We writers – and particularly writers for children, but all writers – have an obligation to our readers: it'due south the obligation to write true things, especially important when nosotros are creating tales of people who do non exist in places that never were – to sympathise that truth is not in what happens only what it tells us about who we are. Fiction is the lie that tells the truth, subsequently all. We have an obligation not to bore our readers, merely to make them need to plow the pages. One of the all-time cures for a reluctant reader, after all, is a tale they cannot end themselves from reading. And while we must tell our readers true things and give them weapons and give them armour and pass on whatever wisdom we have gleaned from our brusk stay on this greenish globe, we have an obligation not to preach, non to lecture, not to force predigested morals and messages downward our readers' throats similar adult birds feeding their babies pre-masticated maggots; and we take an obligation never, ever, under any circumstances, to write annihilation for children that we would not want to read ourselves.
We have an obligation to empathize and to admit that every bit writers for children we are doing important work, because if we mess it upwards and write dull books that turn children away from reading and from books, we 've lessened our own futurity and diminished theirs.
Nosotros all – adults and children, writers and readers – have an obligation to daydream. We take an obligation to imagine. It is piece of cake to pretend that nobody tin change annihilation, that we are in a world in which society is huge and the individual is less than cipher: an atom in a wall, a grain of rice in a rice field. Only the truth is, individuals change their world over and over, individuals make the future, and they exercise it by imagining that things can be different.
Look around you lot: I mean information technology. Intermission, for a moment and expect around the room that you are in. I'm going to signal out something so obvious that information technology tends to be forgotten. It's this: that everything you can meet, including the walls, was, at some point, imagined. Someone decided it was easier to sit on a chair than on the ground and imagined the chair. Someone had to imagine a way that I could talk to you in London correct now without usa all getting rained on.This room and the things in it, and all the other things in this building, this metropolis, exist considering, over and over and over, people imagined things.
We have an obligation to make things beautiful. Not to leave the world uglier than we found it, non to empty the oceans, not to go out our problems for the next generation. We have an obligation to clean up after ourselves, and not leave our children with a world we've shortsightedly messed upward, shortchanged, and crippled.

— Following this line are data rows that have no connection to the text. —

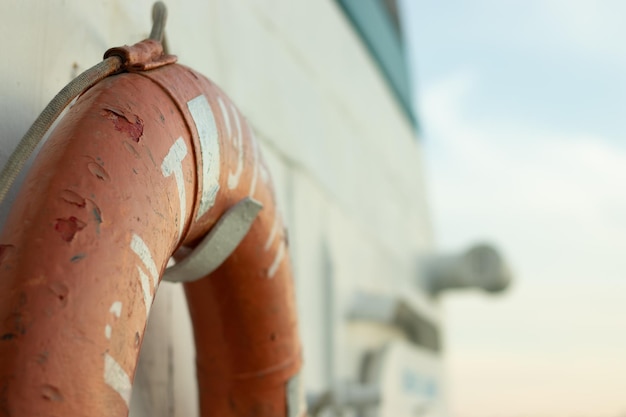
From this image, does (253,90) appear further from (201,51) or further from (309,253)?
(309,253)

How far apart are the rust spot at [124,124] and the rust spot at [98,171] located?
6 cm

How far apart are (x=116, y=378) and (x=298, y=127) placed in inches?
62.0

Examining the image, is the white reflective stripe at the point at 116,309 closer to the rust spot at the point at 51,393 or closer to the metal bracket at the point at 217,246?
the rust spot at the point at 51,393

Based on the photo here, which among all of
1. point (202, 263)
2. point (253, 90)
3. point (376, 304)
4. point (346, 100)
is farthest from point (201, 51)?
point (346, 100)

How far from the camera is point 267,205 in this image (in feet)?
3.82

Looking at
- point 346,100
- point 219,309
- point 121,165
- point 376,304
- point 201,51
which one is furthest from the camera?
point 346,100

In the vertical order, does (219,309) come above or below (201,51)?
below

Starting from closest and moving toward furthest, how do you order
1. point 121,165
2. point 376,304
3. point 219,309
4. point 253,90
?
point 121,165
point 219,309
point 253,90
point 376,304

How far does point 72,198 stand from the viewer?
748 mm

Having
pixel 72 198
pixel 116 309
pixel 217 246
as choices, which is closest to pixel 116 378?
pixel 116 309

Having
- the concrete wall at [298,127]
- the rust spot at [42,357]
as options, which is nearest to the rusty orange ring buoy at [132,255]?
the rust spot at [42,357]

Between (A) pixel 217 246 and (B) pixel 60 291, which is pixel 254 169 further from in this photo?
(B) pixel 60 291

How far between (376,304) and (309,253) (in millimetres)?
438

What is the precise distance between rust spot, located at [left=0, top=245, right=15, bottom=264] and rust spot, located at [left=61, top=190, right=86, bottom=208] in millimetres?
64
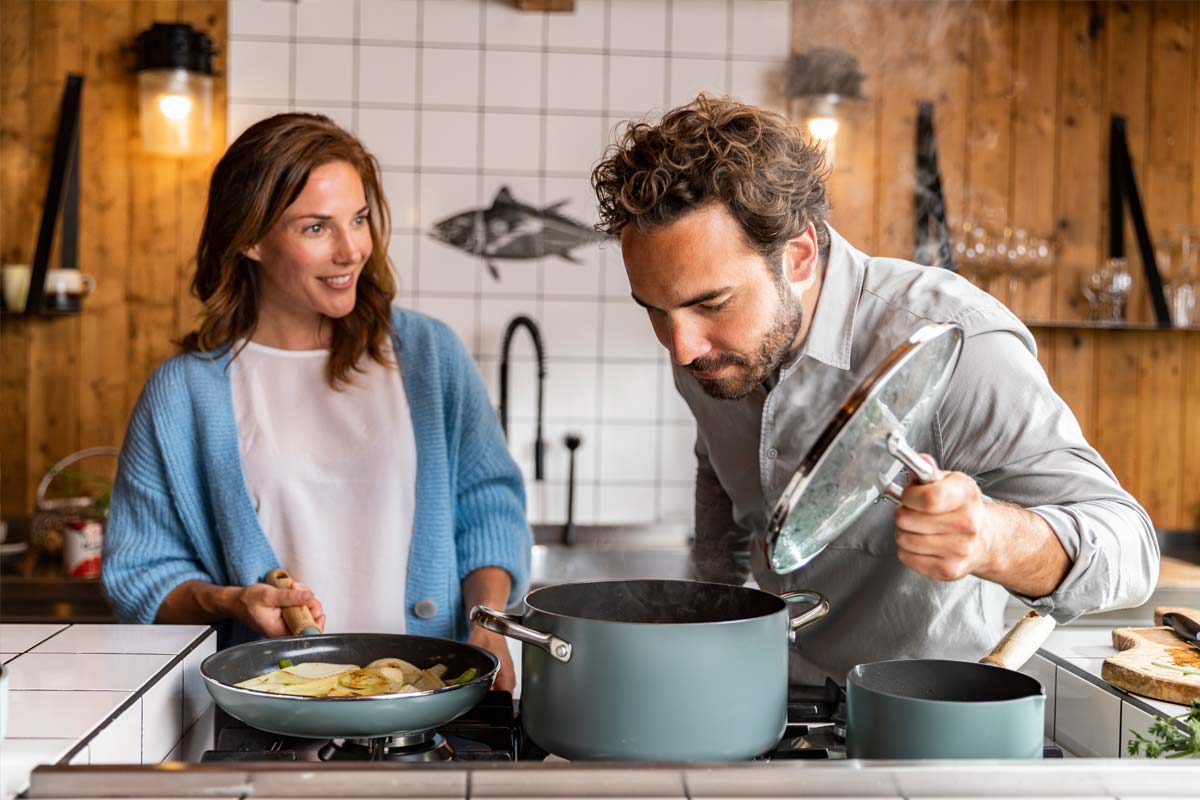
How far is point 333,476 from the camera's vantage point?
1622mm

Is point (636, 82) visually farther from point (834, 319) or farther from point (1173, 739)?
point (1173, 739)

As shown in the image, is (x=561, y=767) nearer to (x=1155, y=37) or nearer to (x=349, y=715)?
(x=349, y=715)

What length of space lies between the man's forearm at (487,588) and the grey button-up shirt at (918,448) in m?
0.28

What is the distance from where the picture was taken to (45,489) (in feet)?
9.35

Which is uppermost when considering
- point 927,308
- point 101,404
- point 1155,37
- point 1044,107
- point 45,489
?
point 1155,37

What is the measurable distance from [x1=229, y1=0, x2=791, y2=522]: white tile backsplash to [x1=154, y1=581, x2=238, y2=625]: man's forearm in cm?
164

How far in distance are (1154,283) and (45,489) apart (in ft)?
9.42

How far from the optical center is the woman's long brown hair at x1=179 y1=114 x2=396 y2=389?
5.16ft

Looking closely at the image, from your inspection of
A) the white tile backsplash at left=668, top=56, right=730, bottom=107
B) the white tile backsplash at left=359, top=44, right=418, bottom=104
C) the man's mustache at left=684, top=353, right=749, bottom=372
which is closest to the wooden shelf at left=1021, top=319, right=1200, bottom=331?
the white tile backsplash at left=668, top=56, right=730, bottom=107

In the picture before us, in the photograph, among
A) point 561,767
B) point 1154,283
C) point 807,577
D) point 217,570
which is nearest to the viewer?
point 561,767

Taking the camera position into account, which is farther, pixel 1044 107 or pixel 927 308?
pixel 1044 107

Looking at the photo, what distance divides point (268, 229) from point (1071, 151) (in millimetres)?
2380

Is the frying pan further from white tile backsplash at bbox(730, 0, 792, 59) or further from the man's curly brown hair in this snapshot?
white tile backsplash at bbox(730, 0, 792, 59)

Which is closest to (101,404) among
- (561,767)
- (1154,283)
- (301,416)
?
(301,416)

Nosotros take an obligation to tell our politicians what we want, to vote against politicians of any party who exercise non empathize the value of reading in creating worthwhile citizens, who do not desire to human activity to preserve and protect knowledge and encourage literacy. This is not a matter of political party politics. This is a matter of mutual humanity.
Albert Einstein was asked one time how we could make our children intelligent. His reply was both simple and wise. "If you want your children to be intelligent," he said, "read them fairy tales. If y'all desire them to be more intelligent, read them more fairy tales." He understood the value of reading, and of imagining. I hope nosotros can give our children a world in which they will read, and be read to, and imagine, and sympathise.